This country has a fine legacy of exploratory, occasionally ear-splitting guitar music. Acts like HDU, The Subliminals and Jakob spring to mind as bands who took from post-rock, krautrock and other genres with ‘rock’ in their name, and used them to test the limits of the form. Or to put it another way: jam.
Flying Nun Records have released this debut from a band who fit snugly into that lineage, featuring four hypnotic, evolving tracks that stretch out to nearly an hour.
In the late nineties, Steve Reay, Brendan Moran, and Jared Johanson, joined with Andrew Meier and Simon MacClaren to form The Subliminals, who released one album called United State, then bowed out of existence.
It's become a cult classic, and it was born of some musical pedigree: Johanson had played with Bressa Creeting Cake, Moran with The Hasselhoff Experiment, and MacClaren with Loves Ugly Children, three student radio favourites.
Reay and Moran later formed Avoid!Avoid, who similarly put out one LP then called it quits.
This new formation, consisting of Reay, Moran, and Johanson, is called Vor-stellen, and on their debut, Parallelograms, they - by their own admission - are picking up where those other projects left off.
This is music born of a rehearsal space: I doubt anyone brought in chord progressions to teach the other members, and suspect the songs came about through hours of improv. Every track aims to mesmerise, and the playing has unorthodox flourishes: On ‘Pollen Carrier’ Moran interjects regular snare fills, Reay piles on fuzz pedals and impressionistic riffs, and Johanson squeezes every last drop of juice from that bassline over the track’s 12mins.

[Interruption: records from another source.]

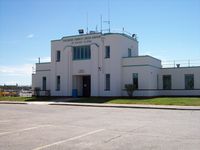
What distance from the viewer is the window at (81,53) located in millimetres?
40875

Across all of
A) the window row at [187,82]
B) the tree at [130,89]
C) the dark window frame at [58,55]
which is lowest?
the tree at [130,89]

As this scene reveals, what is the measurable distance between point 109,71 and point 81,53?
4711 millimetres

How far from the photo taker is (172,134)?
1152 centimetres

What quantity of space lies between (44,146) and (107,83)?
30202 mm

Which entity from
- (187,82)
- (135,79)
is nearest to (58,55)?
(135,79)

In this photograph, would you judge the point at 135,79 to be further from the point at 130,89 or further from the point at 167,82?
the point at 167,82

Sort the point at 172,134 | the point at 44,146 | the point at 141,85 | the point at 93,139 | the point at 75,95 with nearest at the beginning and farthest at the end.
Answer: the point at 44,146, the point at 93,139, the point at 172,134, the point at 141,85, the point at 75,95

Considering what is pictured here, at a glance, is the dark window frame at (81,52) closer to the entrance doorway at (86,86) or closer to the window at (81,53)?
the window at (81,53)

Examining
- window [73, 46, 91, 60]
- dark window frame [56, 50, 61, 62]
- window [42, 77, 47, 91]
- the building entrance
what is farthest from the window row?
window [42, 77, 47, 91]

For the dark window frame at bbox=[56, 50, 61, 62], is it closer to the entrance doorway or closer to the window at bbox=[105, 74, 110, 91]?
the entrance doorway

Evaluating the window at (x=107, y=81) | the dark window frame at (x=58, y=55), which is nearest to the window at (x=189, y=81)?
the window at (x=107, y=81)

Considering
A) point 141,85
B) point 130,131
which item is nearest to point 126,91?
point 141,85

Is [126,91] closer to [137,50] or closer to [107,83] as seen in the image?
[107,83]

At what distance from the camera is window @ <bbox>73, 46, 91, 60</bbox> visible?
40.9 m
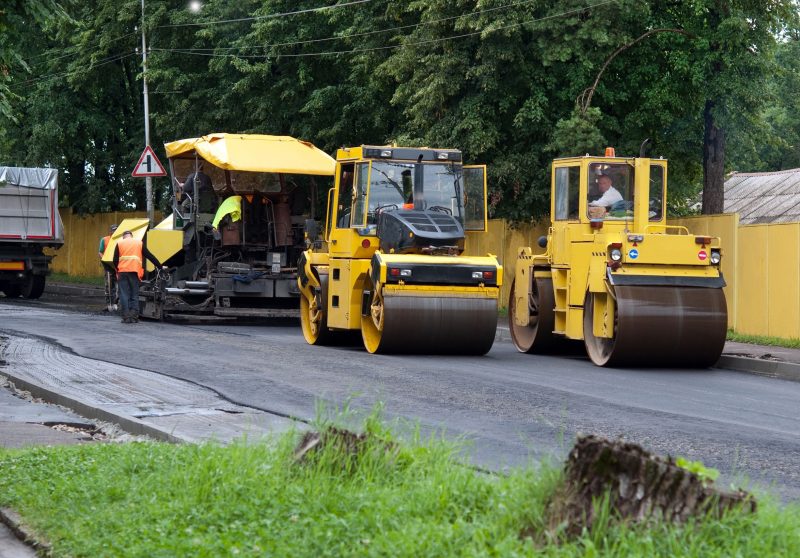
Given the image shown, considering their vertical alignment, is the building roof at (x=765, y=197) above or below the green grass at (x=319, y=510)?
above

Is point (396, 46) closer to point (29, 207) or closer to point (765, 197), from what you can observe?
point (29, 207)

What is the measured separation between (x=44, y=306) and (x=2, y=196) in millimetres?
4873

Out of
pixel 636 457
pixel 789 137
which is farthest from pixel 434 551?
pixel 789 137

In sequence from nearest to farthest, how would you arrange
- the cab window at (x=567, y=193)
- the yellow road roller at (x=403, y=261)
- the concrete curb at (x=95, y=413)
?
1. the concrete curb at (x=95, y=413)
2. the yellow road roller at (x=403, y=261)
3. the cab window at (x=567, y=193)

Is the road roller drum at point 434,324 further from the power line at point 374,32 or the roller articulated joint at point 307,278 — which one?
the power line at point 374,32

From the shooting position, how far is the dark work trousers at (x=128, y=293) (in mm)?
22328

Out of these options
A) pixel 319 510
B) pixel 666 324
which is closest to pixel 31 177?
pixel 666 324

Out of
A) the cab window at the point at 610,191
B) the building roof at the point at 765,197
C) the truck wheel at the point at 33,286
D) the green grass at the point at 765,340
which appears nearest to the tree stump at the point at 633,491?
the cab window at the point at 610,191

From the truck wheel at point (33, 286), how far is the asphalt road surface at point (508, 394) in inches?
509

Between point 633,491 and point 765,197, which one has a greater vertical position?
point 765,197

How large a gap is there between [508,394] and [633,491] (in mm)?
7334

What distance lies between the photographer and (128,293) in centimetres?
2252

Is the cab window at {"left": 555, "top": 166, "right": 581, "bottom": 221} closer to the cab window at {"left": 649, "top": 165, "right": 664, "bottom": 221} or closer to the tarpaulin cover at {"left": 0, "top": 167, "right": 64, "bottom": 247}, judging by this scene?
the cab window at {"left": 649, "top": 165, "right": 664, "bottom": 221}

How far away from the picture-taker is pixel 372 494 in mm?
6137
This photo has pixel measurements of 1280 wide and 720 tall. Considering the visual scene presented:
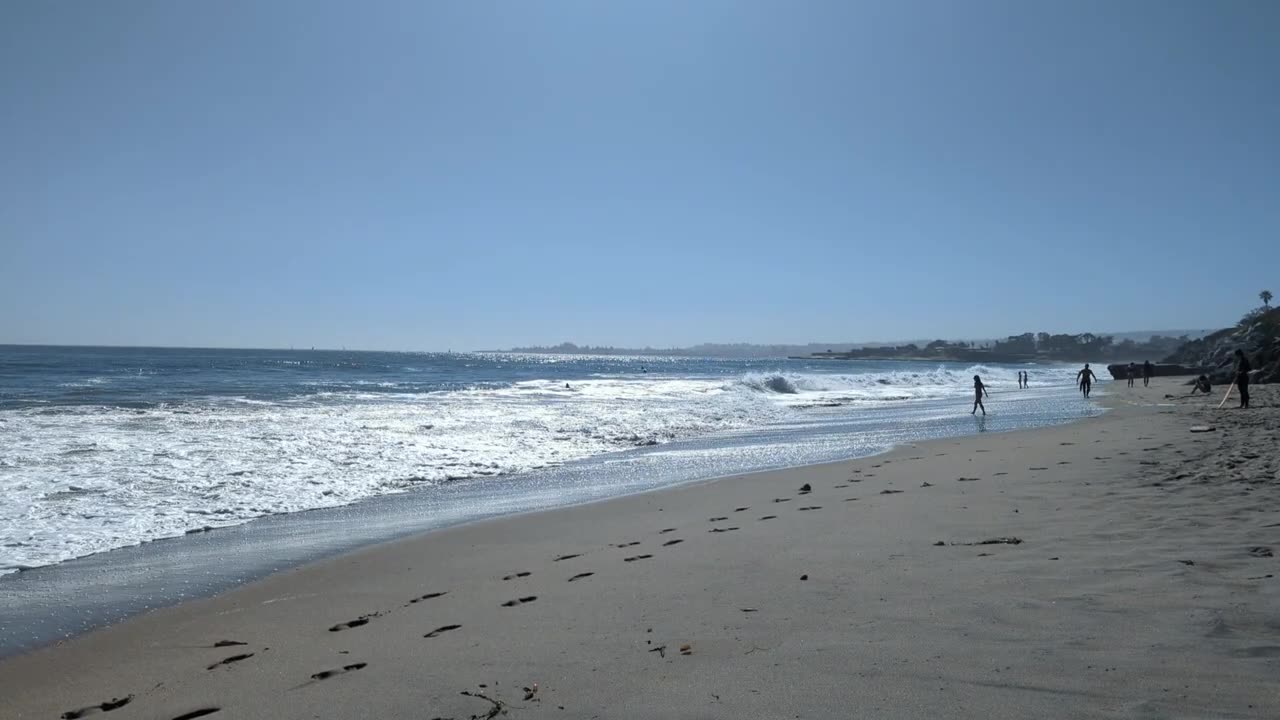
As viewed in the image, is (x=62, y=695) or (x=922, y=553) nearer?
(x=62, y=695)

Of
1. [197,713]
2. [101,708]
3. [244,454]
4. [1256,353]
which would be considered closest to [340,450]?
[244,454]

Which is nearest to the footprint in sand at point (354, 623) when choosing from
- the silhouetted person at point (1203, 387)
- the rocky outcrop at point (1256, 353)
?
the silhouetted person at point (1203, 387)

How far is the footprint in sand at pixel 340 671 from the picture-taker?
13.0ft

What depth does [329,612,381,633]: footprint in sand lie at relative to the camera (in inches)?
192

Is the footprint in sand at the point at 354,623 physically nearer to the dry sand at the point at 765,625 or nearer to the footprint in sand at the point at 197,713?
the dry sand at the point at 765,625

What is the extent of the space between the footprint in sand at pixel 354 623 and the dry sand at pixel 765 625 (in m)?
0.03

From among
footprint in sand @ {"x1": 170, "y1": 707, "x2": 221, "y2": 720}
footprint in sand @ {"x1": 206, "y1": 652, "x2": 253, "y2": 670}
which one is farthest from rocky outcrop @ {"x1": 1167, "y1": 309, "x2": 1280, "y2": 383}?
footprint in sand @ {"x1": 170, "y1": 707, "x2": 221, "y2": 720}

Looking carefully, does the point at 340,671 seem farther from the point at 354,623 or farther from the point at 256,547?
the point at 256,547

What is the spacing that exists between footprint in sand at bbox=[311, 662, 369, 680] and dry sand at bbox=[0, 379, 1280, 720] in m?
0.02

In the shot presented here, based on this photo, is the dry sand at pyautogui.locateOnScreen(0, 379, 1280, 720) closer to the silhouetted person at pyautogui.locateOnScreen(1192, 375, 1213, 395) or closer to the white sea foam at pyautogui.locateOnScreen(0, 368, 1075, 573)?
the white sea foam at pyautogui.locateOnScreen(0, 368, 1075, 573)

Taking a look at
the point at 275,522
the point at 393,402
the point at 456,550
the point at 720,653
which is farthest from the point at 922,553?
the point at 393,402

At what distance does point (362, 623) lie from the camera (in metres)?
4.98

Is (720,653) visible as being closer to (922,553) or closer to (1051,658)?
(1051,658)

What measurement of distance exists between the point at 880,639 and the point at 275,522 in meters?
7.49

I imagine a high degree of focus and stamina is required.
The press release mentions “ad hoc electronic layers”, and this element is subtler: on ‘Folding of the Time’ it can be hard to tell if you’re hearing washes of guitar noise, or something else.
Avoid!Avoid’s album was called Particle and Wave, a title which alludes to quantum mechanics, and press for this album hints at a similarly scientific approach, saying Vor-Stellen want to “transform pre-determined ideas of music into open-ended sound objects”.
Mostly it’s enjoyable as the sound of three people in a room together, inspiring each other to play for as long as they need, and smearing their tracks with noise that’s as interesting as possible, always in pursuit of something new.